RenovaBio - Segundo Tranin, as expectativas para o segmento de bioenergia, que há mais de uma década enfrenta dificuldades, são promissoras com a implementação do RenovaBio, o programa do governo federal que visa trazer maior previsibilidade e atrair mais investimentos e eficiência para o setor sucroenergético. "O RenovaBio será um marco para o país”, diz o presidente, enfatizando o comprometimento da Agência Nacional do Petróleo, Gás Natural e Biocombustíveis (ANP) e do Ministério de Minas e Energia no processo de regulamentação e cumprimento de todos os prazos até o momento. 

 

Moderna - O presidente enfatiza que o RenovaBio é uma política moderna que levará o país a um outro patamar em relação à segurança energética, ampliando a participação de fontes de energia nacionais e renováveis, como é o caso do etanol. "Temos agora pela frente o trabalho de levantamento e organização das informações para certificação. Muitos players já iniciaram o processo para estar prontos até o fim do ano e começar a participar do RenovaBio em 2020”, acrescenta.  

 

Cana e milho - No Paraná, ele vê também a retomada do plantio de cana para assegurar a estabilidade da produção às indústrias e, ao mesmo tempo, no país, um avanço significativo, nos próximos anos, dos biocombustíveis, com destaque para o etanol de milho. 

 

Alcooleira - A previsão da Alcopar é que a safra de cana-de-açúcar 2019/20 no estado, iniciada em abril, seja mais alcooleira, por conta dos atuais patamares de preços do petróleo e também as cotações deprimidas do açúcar. No ano passado, o combustível derivado da cana atingiu consumo recorde no Brasil, e que poderia ter sido maior não fosse pela assimetria na questão tributária. 

 

Impostos - Tranin explica que o etanol ainda é pouco consumido nos estados de Santa Catarina e Rio Grande do Sul, devido ao elevado nível de tributação, de 36%. Ele integra um movimento do setor bioenergético nacional que defende uma equalização das tarifas entre os estados, de 12%. Para se ter ideia, a frota de veículos do Rio Grande do Sul é maior que a dos estados do nordeste.

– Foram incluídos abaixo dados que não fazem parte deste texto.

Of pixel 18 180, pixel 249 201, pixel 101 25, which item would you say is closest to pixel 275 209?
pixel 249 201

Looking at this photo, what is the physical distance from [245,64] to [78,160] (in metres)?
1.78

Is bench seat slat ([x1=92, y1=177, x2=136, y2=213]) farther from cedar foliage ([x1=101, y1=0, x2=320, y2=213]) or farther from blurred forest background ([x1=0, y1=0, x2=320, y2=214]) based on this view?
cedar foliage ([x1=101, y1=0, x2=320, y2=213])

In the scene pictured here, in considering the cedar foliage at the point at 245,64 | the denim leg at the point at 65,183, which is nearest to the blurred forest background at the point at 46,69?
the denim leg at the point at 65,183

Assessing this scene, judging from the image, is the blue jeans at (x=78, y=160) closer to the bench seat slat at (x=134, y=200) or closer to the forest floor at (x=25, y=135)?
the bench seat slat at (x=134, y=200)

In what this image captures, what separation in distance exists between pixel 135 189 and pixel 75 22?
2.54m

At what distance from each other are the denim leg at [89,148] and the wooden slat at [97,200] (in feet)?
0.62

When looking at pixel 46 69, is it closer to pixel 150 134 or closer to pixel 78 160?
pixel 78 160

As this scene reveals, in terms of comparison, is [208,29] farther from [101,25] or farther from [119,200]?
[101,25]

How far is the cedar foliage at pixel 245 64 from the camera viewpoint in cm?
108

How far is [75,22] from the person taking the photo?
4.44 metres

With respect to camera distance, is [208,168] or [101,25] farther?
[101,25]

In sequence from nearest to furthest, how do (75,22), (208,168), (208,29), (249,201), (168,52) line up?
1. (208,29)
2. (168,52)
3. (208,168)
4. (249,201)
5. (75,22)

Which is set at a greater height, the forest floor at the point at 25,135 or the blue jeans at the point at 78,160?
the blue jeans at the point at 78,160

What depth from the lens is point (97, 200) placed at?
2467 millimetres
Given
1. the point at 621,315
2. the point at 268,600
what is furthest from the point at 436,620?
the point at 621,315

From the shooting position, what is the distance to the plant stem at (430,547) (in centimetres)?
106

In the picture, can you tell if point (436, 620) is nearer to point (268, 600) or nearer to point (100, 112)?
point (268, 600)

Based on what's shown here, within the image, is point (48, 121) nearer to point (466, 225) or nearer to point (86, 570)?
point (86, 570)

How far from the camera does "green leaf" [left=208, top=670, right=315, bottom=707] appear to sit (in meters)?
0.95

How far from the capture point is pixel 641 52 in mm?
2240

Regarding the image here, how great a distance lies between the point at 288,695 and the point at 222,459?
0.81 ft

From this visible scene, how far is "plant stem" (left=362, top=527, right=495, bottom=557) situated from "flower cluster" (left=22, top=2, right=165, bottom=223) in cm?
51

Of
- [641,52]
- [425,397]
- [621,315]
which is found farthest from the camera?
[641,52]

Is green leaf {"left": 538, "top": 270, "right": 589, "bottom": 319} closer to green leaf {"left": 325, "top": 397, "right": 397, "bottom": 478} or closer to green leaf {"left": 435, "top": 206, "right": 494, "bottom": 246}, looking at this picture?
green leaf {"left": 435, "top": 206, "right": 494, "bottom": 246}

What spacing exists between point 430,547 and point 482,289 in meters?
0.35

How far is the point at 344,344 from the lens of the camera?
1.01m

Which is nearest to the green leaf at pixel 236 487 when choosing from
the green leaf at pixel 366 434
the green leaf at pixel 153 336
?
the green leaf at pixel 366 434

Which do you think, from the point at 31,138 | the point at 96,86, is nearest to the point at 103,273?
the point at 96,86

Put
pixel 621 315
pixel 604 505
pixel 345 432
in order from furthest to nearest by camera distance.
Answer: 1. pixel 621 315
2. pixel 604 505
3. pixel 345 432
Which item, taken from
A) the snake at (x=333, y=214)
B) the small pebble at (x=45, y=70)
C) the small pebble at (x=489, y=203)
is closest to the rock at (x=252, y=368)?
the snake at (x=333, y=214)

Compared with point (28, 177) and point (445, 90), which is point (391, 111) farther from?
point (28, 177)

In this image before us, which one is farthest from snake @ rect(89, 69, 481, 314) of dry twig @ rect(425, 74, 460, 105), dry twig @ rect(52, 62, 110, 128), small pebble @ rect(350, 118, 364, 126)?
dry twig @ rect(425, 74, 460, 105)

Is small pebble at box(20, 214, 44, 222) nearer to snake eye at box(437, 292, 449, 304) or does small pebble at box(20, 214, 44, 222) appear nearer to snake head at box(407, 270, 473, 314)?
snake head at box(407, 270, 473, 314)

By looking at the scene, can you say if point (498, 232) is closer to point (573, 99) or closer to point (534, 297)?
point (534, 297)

Segundo Tranin, a reforma tributária, que deve vir após a da previdência, deve buscar a uniformidade nas tarifas.

 

Soja- Sobre o biodiesel, o percentual de adição de óleo de soja, atualmente de 10% no Brasil, pode ser ampliado, em breve, para 15% - reduzindo ainda mais o nível de poluição das emissões, sem alterar a funcionalidade dos motores.

 

Concorrência - O setor vê com preocupação, também, de acordo com o presidente da Alcopar, os investimentos que vêm sendo realizados por Argentina e Paraguai, para a produção de etanol de milho. Considerando as facilidades de exportação oferecidas no Mercosul, o risco é de que os dois países se transformem em concorrentes diretos, num futuro próximo. Como em ambos a gasolina é vendida ao consumidor sem nenhuma edição de etanol, o setor pretende pleitear ao governo brasileiro que exija dos vizinhos a criação de uma política de adição, a exemplo do que ocorre no Brasil.